Source passage —
>>>
Now, it’s easy to say these things, but with the adrenaline pumping in the midst of live theatre, you can still find yourself stumped in the middle of a scene. And if you are in a team where asking questions in scenes is a particularly unhelpful habit, these tips could feel more like a temporary salve rather than a true solution. If your team is still asking questions this way, or if you continue to find that you get hit with brain freeze in the middle of scenes as a result of questions, there is a handy exercise to work on it.

Fans of Whose Line Is It Anyway may remember a short-form game they play on that show called Questions Only. Almost more a competitive parlour game than improv game, pairs of improvisers play short scenes and as soon as they speak in statements rather than questions, they get tagged out and someone else has a go. It’s a very fun game to watch and it is extremely hard to play because, as mentioned before, questions are a bugger. But this game began as an educational exercise (as so many of them do) from the Keith Johnston’s Impro For Storytellers.

a jigsaw of a question mark

Start the scene with two players. They speak only in questions. If they don’t, they are not tagged out. Instead, they take a breath and reframe what they just said as a question. The scene will not break. If the players can be disciplined about it, it will continue like a normal scene.
<<<
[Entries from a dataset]
>>>
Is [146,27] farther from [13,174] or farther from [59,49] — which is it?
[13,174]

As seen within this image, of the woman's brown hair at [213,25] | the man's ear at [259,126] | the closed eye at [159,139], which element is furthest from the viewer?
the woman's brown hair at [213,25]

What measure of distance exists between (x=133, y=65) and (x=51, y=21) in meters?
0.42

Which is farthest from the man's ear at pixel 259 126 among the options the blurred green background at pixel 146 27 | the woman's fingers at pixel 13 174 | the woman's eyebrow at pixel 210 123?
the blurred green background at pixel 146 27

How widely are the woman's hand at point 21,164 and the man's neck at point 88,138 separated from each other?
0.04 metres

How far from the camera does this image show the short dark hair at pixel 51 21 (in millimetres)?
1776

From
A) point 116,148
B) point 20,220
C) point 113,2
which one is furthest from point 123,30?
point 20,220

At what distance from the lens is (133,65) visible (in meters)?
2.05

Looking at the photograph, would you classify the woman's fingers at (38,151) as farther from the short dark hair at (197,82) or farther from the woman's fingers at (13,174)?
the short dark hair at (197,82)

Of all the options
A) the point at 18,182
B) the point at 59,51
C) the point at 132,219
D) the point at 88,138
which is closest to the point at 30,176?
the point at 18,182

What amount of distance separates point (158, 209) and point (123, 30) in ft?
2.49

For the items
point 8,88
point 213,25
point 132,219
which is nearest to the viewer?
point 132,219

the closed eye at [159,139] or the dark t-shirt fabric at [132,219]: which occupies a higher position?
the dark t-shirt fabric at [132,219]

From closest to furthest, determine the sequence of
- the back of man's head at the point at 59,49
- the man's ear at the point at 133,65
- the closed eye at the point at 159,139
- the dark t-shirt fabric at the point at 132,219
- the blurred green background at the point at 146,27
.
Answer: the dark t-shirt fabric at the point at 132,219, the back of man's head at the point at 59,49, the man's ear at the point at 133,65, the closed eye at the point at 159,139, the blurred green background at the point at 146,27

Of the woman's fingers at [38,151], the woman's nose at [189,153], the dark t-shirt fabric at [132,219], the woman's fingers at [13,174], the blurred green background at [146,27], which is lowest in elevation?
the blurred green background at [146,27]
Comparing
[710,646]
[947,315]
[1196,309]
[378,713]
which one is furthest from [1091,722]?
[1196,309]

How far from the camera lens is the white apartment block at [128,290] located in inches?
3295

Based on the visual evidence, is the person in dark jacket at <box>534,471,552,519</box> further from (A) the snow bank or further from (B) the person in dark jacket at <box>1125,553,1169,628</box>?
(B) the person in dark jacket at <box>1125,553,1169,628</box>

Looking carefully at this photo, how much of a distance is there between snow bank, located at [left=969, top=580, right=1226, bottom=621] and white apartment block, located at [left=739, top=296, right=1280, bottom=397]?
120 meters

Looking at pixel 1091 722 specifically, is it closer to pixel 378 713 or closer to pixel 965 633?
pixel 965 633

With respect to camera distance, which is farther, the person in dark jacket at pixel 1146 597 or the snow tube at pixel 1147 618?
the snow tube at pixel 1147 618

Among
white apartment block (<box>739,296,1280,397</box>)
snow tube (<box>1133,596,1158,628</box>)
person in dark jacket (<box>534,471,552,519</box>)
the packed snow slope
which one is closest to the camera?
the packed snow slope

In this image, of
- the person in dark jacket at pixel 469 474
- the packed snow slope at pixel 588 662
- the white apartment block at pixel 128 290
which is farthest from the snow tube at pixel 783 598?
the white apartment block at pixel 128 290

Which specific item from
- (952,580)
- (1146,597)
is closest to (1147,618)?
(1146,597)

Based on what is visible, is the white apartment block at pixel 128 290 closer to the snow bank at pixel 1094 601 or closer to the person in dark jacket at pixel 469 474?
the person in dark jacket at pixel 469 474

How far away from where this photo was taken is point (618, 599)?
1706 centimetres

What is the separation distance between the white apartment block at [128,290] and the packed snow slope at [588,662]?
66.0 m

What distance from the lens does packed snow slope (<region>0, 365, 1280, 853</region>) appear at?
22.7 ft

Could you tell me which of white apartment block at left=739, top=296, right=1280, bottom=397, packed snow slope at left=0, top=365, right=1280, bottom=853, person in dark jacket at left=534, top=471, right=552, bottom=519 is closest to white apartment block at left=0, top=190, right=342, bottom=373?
<<<
Tasks to carry out —
• a. How would you render this sentence from the improv passage in Spanish: "Start the scene with two players."?
• b. Can you reproduce word for word the lines of the records between the line holding "For the items" and the line holding "Answer: the dark", inclusive?
The text and the records are unrelated to each other.

Outputs for the tasks —
• a. Empieza la escena con dos jugadores.

• b.
For the items
point 8,88
point 213,25
point 132,219
which is nearest to the viewer?
point 132,219

the closed eye at [159,139] or the dark t-shirt fabric at [132,219]: which occupies a higher position?
the dark t-shirt fabric at [132,219]

From closest to furthest, determine the sequence of
- the back of man's head at the point at 59,49
- the man's ear at the point at 133,65
- the closed eye at the point at 159,139
- the dark t-shirt fabric at the point at 132,219
- the blurred green background at the point at 146,27
.
Answer: the dark t-shirt fabric at the point at 132,219, the back of man's head at the point at 59,49, the man's ear at the point at 133,65, the closed eye at the point at 159,139, the blurred green background at the point at 146,27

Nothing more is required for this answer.